It doesn’t matter if you’re big or small, urban or rural, for-profit or nonprofit – no hospital or healthcare system can afford revenue leakage.
You may know the most common sources of leaks; you may even know which ones are most likely to affect your organization. What you may not know are the astounding statistics showing the depth of the problem and the potential revenue opportunity in solving it.
We’ll start with a big number: revenue cycle inefficiencies (manual vs. electronic processes, for example) eat up 15 cents of every healthcare dollar. (2016 CAQH Index, 2017) Here are 10 more you should know and act on.
- It’s common sense that manual transactions between providers and payers cost more than electronic transactions, but the real numbers are shocking. For example, if you’re still checking claim status manually, you pay $7.94 more per claim; for each remittance advice, you pay $5.72 more. (2016 CAQH Index, 2017)
- It’s common sense that manual processes between providers and payers cost more than electronic transactions due to the additional time and resources needed, but the real numbers are shocking. According to CAQH if you’re still checking claim status manually, it can cost $3.59 more per claim and for each manual remittance advice, the cost is $4.74 more. (Patient Accounting System Conversions: Challenges for Cash Collections and Revenue Cycle Performance, Crowe Horwath LLC, January 30, 2016)
- Patient accounting system (PAS) conversions can be exciting, but they can also spring new revenue leaks. Write-offs peak during conversions and cash collections fall almost 21% immediately afterward. (Patient Accounting System Conversions: Challenges for Cash Collections and Revenue Cycle Performance, Crowe Horwath LLC, January 30, 2016)
- Charge capture problems can cost up to 1% of annual net revenue. (“Capturing all charges: The operational reality,” by Cathy Smith, HFMA Blog, January 21, 2016) Not worried about such a small number? Consider this: a hospital generating $750 million per year could leak $7.5 million of it in missing charges.
- Coding errors are the number one reason Medicare and Medicaid deny complex claims. It’s a double-edge sword too. Gaps in Diagnosis Related Group (DRG) coding also affect quality metrics reporting and acuity of care, which can impact reimbursement.
- Providers spend an average of $25 (“How to avoid ‘unclean’ claims,” by Amber Taufen, MGMA Connection Plus, March 28, 2014) and up to 33 minutes to research, manually process and appeal each denied claim. (ZirMed) The good news: 90% of denials are preventable; 67% are appealable. (Driving the Denials Management Initiative, a Renewed Focus, The Advisory Board Company, Washington, D.C., web conference, July 28, 2009)
- On average, hospitals lose five margin percentage points to underpayments, denials, and less-than-great contract negotiations. (“Average Hospital Revenue Cycle Leaves $22 Million on the Table”, The Advisory Board, June, 27, 2017) For many, it could be time for an outside contract management solution that doesn’t drain internal IT resources.
- Unverified insurance coverage is the number one source of payer claim denials. (ZirMed) Locking in patient insurance eligibility will save the cost to collect later and increase your chances of getting what you’re owed.

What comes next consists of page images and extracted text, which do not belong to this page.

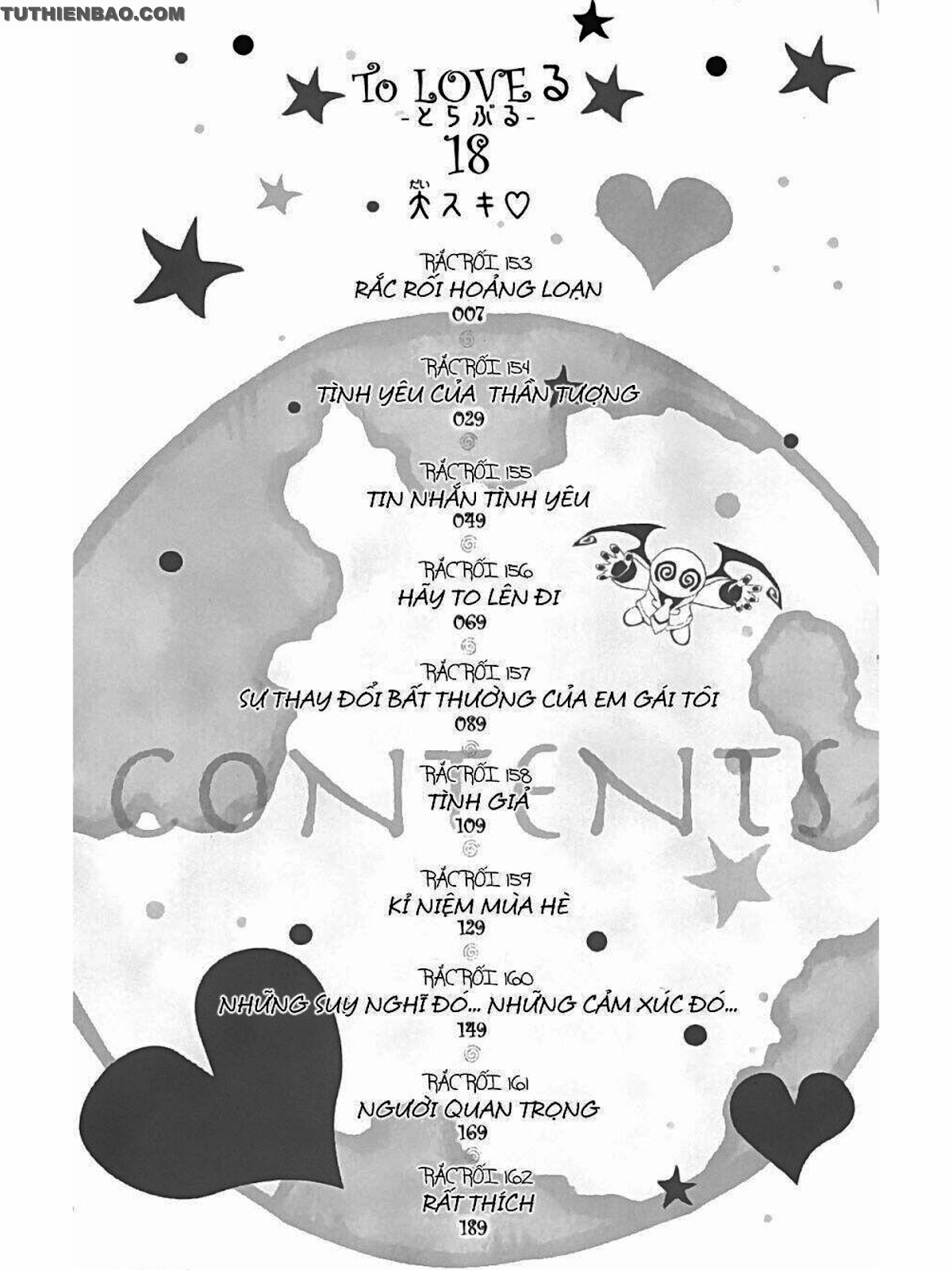 TUTHIENBAO.COM

To LOVEる
-とらぶる-
18
大スキ♡

RẮC RỐI 153
RẮC RỐI HOẢNG LOẠN
007

RẮC RỐI 154
TÌNH YÊU CỦA THẦN TƯỢNG
029

RẮC RỐI 155
TIN NHẮN TÌNH YÊU
049

RẮC RỐI 156
HÃY TO LÊN ĐI
069

RẮC RỐI 157
SỰ THAY ĐỔI BẤT THƯỜNG CỦA EM GÁI TÔI
089

CONTENTS

RẮC RỐI 158
TÌNH GIẢ
109

RẮC RỐI 159
KỈ NIỆM MÙA HÈ
129

RẮC RỐI 160
NHỮNG SUY NGHĨ ĐÓ... NHỮNG CẢM XÚC ĐÓ...
149

RẮC RỐI 161
NGƯỜI QUAN TRỌNG
169

RẮC RỐI 162
RẤT THÍCH
189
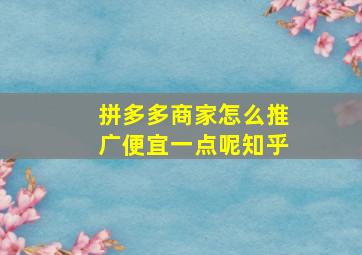 拼多多商家怎么推广便宜一点呢知乎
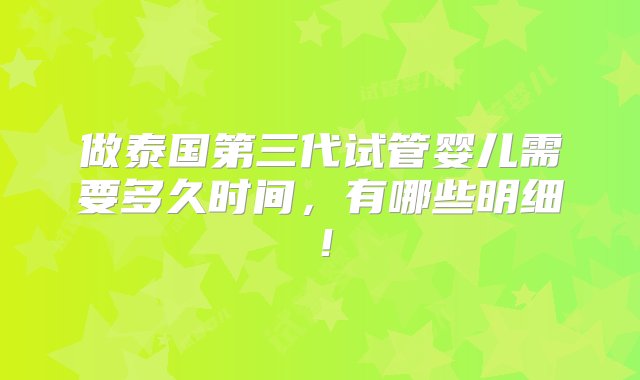 做泰国第三代试管婴儿需要多久时间，有哪些明细！

试管婴儿

试管婴儿

试管婴儿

- Providers who allow patients to leave the care setting and send statements later are 20% less likely to collect. (“The Importance of Collections / Avoid Writing Off Copays,” by Heidi Jannenga, citing Nancy White, APTA Podcast, WebPT, March 25, 2013) A process for collecting on the spot can help plug the leak.
- A complicated medical bill can trip up the best of us. Seventy-five percent of healthcare providers’ bad debt can be attributed to unanswered billing questions, (“Trends in Healthcare Payments,” InstaMed Annual Report, 2014) putting the onus on providers to provide clear estimates, simplify statements and offer finance options.
- Hospitals write off 49% of patient responsibility for care as bad debt (“The Consumer Realities of Uncompensated Care,” by Ric Sinclair, HFMA Blog, January 15, 2016) and there’s no end in sight. As Americans rack up more medical debt and struggle to pay their growing share, providers must do a better job of communicating payment expectations and making them easier for patients to manage.
Quantifying revenue leakage is eye-opening. It’s also the first step in determining which sources impact your bottom line the most, by how much and what’s needed to plug the leaks and capture more revenue.